Quick & Easy

Chicken, pea and broad bean risotto

Peas and shucked broad beans bring a sweet, spring freshness to this creamy chicken risotto.
chicken, pea and broad bean risotto



1.Place stock and the water in medium saucepan; bring to a boil. Reduce heat; simmer, covered.
2.Heat half of the butter in large saucepan; cook chicken, in batches, until just browned.
3.Heat remaining butter in same pan; cook onion and garlic, stirring, until soft. Add rice; stir to coat in onion mixture. Add ½ cup of the simmering stock mixture; cook, stirring, over low heat until stock is absorbed.
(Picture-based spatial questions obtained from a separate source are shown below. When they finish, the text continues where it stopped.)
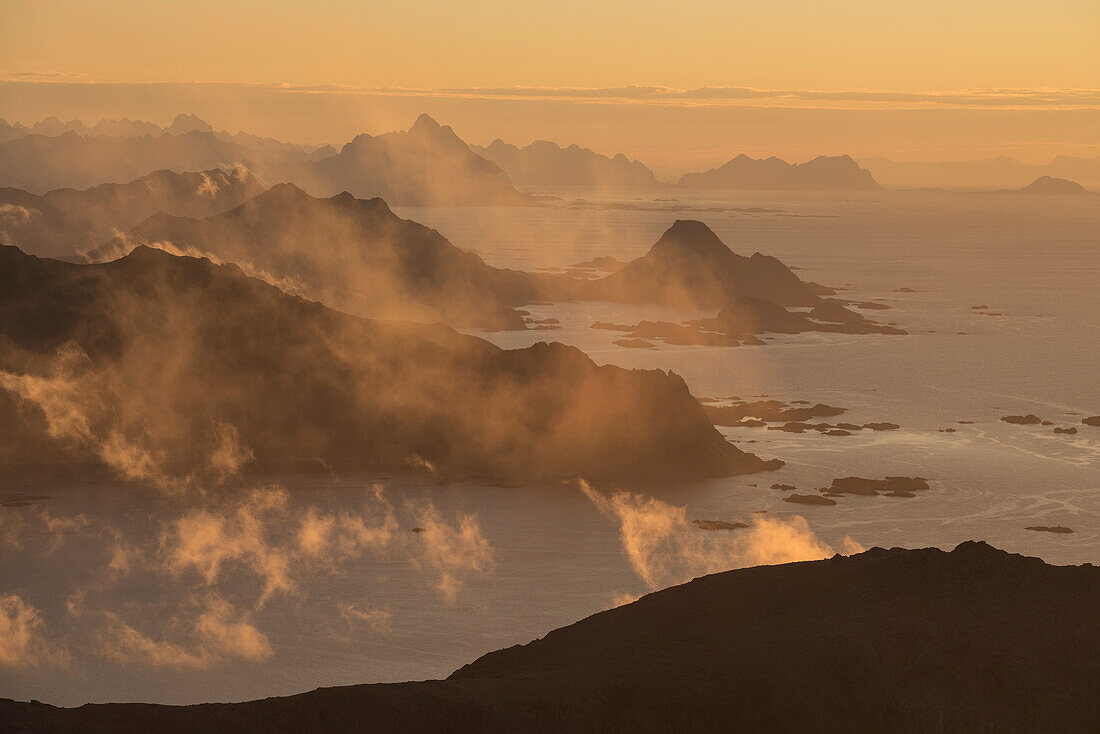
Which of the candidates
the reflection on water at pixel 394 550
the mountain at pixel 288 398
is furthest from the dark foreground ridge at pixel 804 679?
the mountain at pixel 288 398

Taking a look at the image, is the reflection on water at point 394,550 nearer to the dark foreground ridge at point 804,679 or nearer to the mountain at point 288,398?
the mountain at point 288,398

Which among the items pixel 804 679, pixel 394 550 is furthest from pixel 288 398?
pixel 804 679

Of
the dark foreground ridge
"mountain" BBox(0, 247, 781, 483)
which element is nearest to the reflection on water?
"mountain" BBox(0, 247, 781, 483)

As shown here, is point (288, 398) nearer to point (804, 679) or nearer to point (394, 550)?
point (394, 550)

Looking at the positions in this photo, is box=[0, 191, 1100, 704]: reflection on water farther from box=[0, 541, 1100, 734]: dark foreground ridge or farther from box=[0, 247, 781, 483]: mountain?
box=[0, 541, 1100, 734]: dark foreground ridge

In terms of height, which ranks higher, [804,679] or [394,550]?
[394,550]

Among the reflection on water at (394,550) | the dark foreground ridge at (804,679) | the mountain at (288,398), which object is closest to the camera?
the dark foreground ridge at (804,679)
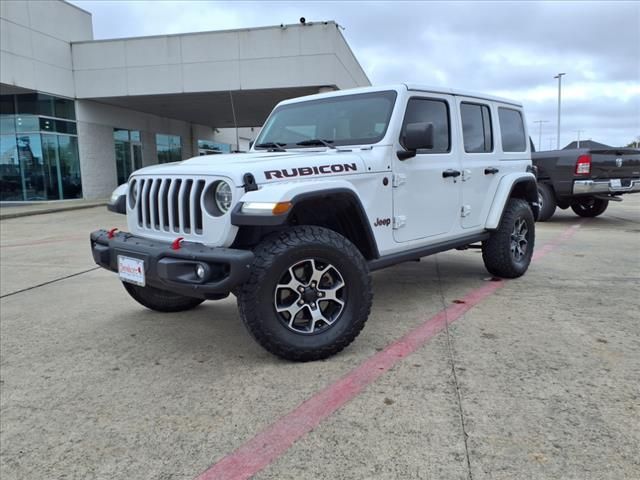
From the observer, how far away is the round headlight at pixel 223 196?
3.04 meters

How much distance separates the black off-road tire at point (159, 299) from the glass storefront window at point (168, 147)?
22.4 m

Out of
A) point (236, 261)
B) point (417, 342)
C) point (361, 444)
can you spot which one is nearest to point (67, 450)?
point (236, 261)

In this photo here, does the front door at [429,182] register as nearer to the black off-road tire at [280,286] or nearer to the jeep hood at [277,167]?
the jeep hood at [277,167]

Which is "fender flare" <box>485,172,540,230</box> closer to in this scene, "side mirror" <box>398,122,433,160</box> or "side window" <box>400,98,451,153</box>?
"side window" <box>400,98,451,153</box>

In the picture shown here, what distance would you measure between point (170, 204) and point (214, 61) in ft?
51.7

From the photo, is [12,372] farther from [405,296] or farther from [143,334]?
[405,296]

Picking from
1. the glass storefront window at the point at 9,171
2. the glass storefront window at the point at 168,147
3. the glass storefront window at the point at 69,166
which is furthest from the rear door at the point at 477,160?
the glass storefront window at the point at 168,147

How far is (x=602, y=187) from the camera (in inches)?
380

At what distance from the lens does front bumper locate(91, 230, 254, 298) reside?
2.83 meters

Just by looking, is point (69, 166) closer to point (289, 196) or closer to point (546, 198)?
point (546, 198)

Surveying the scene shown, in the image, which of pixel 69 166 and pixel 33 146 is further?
pixel 69 166

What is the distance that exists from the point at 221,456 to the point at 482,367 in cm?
169

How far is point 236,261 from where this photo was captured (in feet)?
9.23

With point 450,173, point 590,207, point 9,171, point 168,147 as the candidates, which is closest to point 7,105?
point 9,171
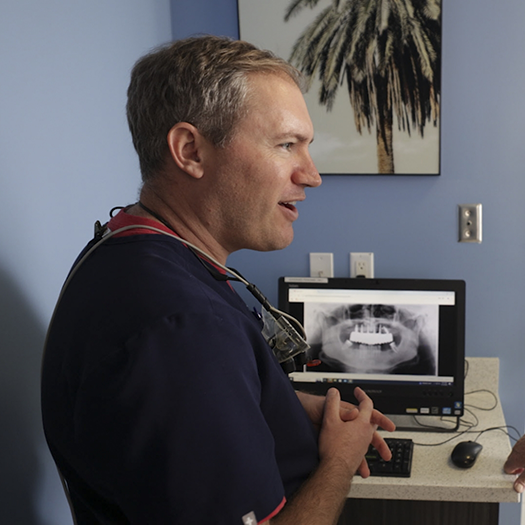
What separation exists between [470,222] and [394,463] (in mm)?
828

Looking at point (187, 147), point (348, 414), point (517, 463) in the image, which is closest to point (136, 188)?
point (187, 147)

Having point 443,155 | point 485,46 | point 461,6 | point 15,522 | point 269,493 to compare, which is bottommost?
point 15,522

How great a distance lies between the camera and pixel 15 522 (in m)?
0.93

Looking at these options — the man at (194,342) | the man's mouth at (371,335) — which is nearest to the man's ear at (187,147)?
the man at (194,342)

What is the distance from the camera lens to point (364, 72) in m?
1.87

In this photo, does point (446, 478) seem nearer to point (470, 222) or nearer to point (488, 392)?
point (488, 392)

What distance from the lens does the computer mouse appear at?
150 cm

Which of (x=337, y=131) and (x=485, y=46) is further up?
(x=485, y=46)

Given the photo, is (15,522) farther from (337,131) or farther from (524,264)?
(524,264)

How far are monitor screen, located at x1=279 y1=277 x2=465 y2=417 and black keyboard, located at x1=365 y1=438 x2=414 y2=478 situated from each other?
235mm

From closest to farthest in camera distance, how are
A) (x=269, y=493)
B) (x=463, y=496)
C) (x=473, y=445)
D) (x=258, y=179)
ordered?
(x=269, y=493) → (x=258, y=179) → (x=463, y=496) → (x=473, y=445)

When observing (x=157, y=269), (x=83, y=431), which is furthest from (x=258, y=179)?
(x=83, y=431)

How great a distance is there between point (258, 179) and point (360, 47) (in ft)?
3.69

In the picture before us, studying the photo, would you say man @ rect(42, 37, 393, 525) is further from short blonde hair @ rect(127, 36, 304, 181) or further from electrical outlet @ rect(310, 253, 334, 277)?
electrical outlet @ rect(310, 253, 334, 277)
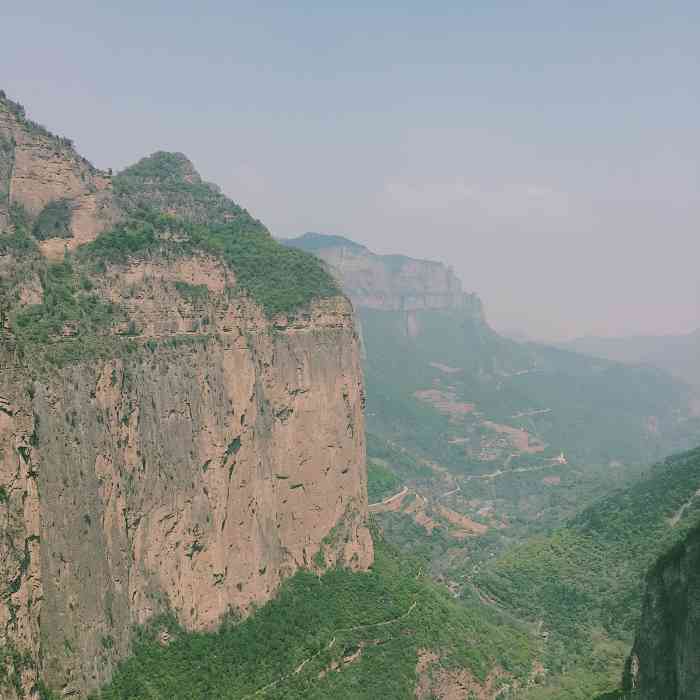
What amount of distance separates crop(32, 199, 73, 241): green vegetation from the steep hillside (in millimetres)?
43151

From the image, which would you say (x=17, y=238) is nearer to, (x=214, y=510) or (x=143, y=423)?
(x=143, y=423)

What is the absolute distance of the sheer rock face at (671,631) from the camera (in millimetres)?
29391

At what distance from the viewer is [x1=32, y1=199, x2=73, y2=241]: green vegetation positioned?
46.4 metres

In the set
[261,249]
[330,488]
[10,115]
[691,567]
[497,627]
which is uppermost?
[10,115]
Continue adding stock, in ½-cup batches, stirring, until stock is absorbed after each addition. Return chicken to pan halfway through cooking time. Total cooking time should be about 35 minutes or until rice is tender.
4.Meanwhile, pour boiling water over beans; stand 2 minutes. Drain; peel away grey-coloured outer shells.
5.Add peas and beans to risotto, stir gently until hot. Remove from heat; stir in cheese and mint. Serve immediately, with a mixed leaf, parsley and mint salad, if desired.

Broad beans, also known as fava beans, can be eaten fresh, but only when they are very young because, as the beans age, the pods become tougher. If using fresh beans, they should be blanched before cooking.